LACMA-Blog | CDC Health Advisory: Infecti Influenza Virus Variant

Five cases of human infection with influenza viruses that typically spread only in pigs, also known as variant influenza virus infections, were reported to the CDC in August 2022. These cases include three infections with variant influenza A(H3N2) (A(H3N2)v) virus and two infections with influenza A(H1N2)v virus. These cases have been identified in West Virginia (3), Oregon (1) and Ohio (1). Four of the five cases reported exposure to pigs or attendance at an agricultural fair prior to illness, and one reported no contact with pigs or attendance at an agricultural fair prior to illness. The clinical features of these cases are similar to those of seasonal influenza infections and include fever, cough, pharyngitis, myalgias and headache. No hospitalizations or deaths have occurred among these five cases, and all patients are recovering or have recovered from their illnesses. To date, no person-to-person spread associated with the five recent variants of influenza virus infection has been identified.
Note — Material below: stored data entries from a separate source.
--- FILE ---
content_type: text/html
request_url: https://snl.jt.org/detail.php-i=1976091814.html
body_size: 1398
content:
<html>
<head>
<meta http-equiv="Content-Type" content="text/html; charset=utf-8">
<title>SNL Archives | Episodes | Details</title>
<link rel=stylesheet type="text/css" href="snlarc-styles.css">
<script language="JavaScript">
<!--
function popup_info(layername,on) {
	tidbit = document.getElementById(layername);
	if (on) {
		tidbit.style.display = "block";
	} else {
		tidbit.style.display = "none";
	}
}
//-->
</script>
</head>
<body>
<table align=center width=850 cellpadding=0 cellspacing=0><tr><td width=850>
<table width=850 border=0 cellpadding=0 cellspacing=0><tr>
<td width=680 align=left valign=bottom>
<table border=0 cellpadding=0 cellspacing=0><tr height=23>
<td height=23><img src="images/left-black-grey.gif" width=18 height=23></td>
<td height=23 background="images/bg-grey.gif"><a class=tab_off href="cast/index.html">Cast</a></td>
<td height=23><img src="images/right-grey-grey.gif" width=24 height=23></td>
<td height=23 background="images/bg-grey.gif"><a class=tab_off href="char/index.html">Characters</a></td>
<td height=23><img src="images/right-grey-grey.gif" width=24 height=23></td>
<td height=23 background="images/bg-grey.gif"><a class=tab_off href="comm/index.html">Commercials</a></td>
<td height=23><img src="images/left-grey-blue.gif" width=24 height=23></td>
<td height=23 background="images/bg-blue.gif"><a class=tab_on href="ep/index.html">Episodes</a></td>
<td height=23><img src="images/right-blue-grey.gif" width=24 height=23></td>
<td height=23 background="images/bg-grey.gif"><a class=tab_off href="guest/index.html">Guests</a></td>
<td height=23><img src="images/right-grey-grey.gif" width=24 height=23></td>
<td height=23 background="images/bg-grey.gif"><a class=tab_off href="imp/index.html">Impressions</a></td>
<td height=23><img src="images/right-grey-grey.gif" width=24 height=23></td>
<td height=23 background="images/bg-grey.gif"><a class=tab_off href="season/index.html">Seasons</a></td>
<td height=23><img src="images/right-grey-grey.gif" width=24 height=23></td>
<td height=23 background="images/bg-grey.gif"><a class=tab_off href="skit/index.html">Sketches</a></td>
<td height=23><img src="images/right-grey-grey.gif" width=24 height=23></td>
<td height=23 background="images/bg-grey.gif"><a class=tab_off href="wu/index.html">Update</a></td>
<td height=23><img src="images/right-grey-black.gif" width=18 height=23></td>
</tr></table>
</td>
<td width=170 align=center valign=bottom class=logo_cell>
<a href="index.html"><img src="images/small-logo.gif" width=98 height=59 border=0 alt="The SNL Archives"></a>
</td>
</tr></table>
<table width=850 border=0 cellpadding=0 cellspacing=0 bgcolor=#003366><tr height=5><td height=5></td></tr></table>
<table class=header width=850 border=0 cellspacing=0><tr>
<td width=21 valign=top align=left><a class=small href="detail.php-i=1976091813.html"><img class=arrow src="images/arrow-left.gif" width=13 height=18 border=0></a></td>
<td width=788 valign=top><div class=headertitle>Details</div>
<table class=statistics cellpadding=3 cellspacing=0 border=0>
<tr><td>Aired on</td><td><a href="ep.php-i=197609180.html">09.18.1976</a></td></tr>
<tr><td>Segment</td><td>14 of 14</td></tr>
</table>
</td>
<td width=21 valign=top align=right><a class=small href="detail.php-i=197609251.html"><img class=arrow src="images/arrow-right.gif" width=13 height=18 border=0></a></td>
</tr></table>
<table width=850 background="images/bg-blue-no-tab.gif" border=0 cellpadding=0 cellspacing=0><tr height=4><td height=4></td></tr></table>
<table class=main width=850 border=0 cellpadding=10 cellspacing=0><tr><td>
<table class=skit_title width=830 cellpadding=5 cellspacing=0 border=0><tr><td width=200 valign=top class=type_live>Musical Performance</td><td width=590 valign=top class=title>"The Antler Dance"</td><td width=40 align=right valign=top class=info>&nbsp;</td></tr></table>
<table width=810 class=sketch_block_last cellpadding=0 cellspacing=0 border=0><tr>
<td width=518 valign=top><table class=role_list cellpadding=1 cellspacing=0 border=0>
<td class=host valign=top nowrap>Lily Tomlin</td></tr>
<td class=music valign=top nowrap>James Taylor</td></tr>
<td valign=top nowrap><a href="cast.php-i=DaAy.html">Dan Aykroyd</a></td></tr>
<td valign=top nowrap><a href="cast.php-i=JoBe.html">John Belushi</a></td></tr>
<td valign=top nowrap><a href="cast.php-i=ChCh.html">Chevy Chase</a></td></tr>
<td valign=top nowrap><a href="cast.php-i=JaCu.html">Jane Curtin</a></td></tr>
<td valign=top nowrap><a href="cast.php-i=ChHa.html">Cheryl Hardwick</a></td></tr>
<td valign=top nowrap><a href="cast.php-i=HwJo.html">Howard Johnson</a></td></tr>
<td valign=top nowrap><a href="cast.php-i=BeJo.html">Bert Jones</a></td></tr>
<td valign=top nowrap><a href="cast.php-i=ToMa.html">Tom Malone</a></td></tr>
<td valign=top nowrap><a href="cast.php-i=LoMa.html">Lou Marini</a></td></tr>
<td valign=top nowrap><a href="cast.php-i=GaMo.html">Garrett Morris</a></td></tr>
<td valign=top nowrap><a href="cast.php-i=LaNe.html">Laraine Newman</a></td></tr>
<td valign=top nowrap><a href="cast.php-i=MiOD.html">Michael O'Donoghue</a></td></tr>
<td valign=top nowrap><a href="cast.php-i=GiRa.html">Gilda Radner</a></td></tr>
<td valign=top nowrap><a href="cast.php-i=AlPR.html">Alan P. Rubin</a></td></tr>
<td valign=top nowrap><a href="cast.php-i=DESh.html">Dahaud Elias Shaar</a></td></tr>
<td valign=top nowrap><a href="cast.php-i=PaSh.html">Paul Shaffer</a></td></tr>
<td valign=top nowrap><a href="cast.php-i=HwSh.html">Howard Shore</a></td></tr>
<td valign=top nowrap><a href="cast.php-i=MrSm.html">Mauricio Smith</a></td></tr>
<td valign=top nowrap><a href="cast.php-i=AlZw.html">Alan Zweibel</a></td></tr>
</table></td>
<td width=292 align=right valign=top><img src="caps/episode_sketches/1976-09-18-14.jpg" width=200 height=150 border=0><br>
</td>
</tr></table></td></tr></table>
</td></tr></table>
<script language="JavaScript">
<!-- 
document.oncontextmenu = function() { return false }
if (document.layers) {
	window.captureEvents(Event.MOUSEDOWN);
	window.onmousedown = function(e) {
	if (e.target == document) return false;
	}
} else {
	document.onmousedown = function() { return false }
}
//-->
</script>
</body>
Early identification and investigation of influenza virus variants is important to determine if the virus is spreading effectively among people. Rapid detection and characterization of novel influenza A viruses and efforts to reduce transmission to others remain important components of national efforts to prevent the emergence of novel viruses that could have pandemic potential. To accomplish this, screening for influenza viruses and surveillance for new influenza A virus infections, including variants of influenza virus infection, should continue throughout the year. People, especially those at increased risk of complications from influenza, can take public health measures to limit their risk of infection (eg, limit exposure to infected animals). Clinicians are encouraged to consider variant influenza virus infection as a possible diagnosis when evaluating patients with acute respiratory illness and exposure to pigs or agricultural fairs prior to illness.

Since 2005, 504 variants of influenza virus infection (of different influenza A virus subtypes) have been identified in the United States; most of these infections have been associated with exposure to pigs or attendance at an agricultural fair prior to illness onset. Agricultural fairs are held annually in the United States, primarily during the summer and early fall. Many fairs have pigsties, where pigs from different geographical areas come into close contact with each other and with people. These places can allow influenza viruses to spread among pigs and between pigs and humans. Infected pigs can spread influenza viruses even if they do not show symptoms (eg coughing or sneezing).

The CDC predicts that state health departments may identify more cases of infection with variant influenza viruses in 2022 as the agricultural fair season continues. Testing for variant influenza viruses should focus primarily on people whose exposure is known to be associated with infection with the variant influenza virus (for example, attendance at agricultural fairs or workers in the hog industry ). New influenza A virus infections, which include those caused by influenza virus variants, are reportable conditions in the United States, and all confirmed cases must be reported to the CDC within 24 hours.